Prior to fertilization, the oocyte’s surrounding zona pellucida acts as a specific sperm barrier and is involved in sperm binding. The zona pellucida (which surrounds the oocyte), hardens naturally after fertilization to prevent polyspermic fertilization and to protect the integrity of the preimplantation embryo during early embryonic development. Increased zona thickness was associated with lower implantation rates [Cohen et al., 1989]. Zona hardening, which may be induced by in vitro culture or by in vivo ageing, can also affect hatching [De Vos and Van Steirteghem, 2000]. Thus, failure of the zona to rupture has been suggested as a possible cause of Recurrent Implantation Failure (RIF).

In some cases, Recurrent Implantation Failure (RIF) may be interconnected to an inability of the embryo to hatch out of its zona pellucida [Cohen et al., 1990]. The zona pellucida is a glycoprotein layer, surrounding the oocyte or embryo which after fertilization, compresses and shapes the embryo.
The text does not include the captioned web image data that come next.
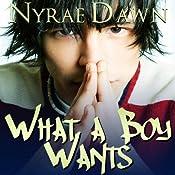 What a Boy Wants | Nyrae Dawn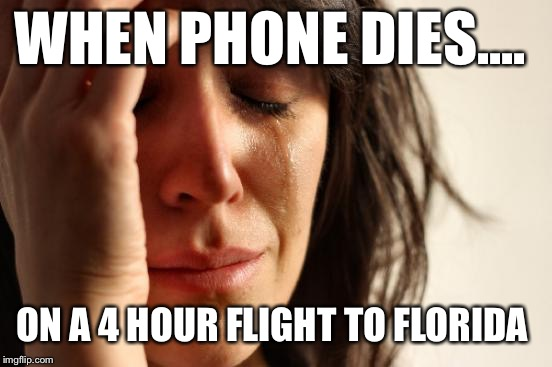 First World Problems Meme | WHEN PHONE DIES.... ON A 4 HOUR FLIGHT TO FLORIDA | image tagged in memes,first world problems | made w/ Imgflip meme maker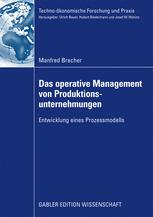 Das operative Management von Produktionsunternehmungen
The zona facilitates the active transport of the embryo trough the Fallopian tubes and protects it from micro–organisms and immune cells [Zhao and Dean, 2002]. At the blastocyst stage, the embryo needs to break out of the zona to enable invasion of the luminal endometrial epithelium. Failure of this process could be caused by zona hardening arising from IVF culture conditions or Cryopreservation. Further, advanced endometrial development caused by ovarian stimulation [Horcajadas et al., 2008] combined with delayed development of embryos in vitro [Hsu et al., 1999] could cause a synchronization problem, which requires the embryo to hatch out of the zona prematurely.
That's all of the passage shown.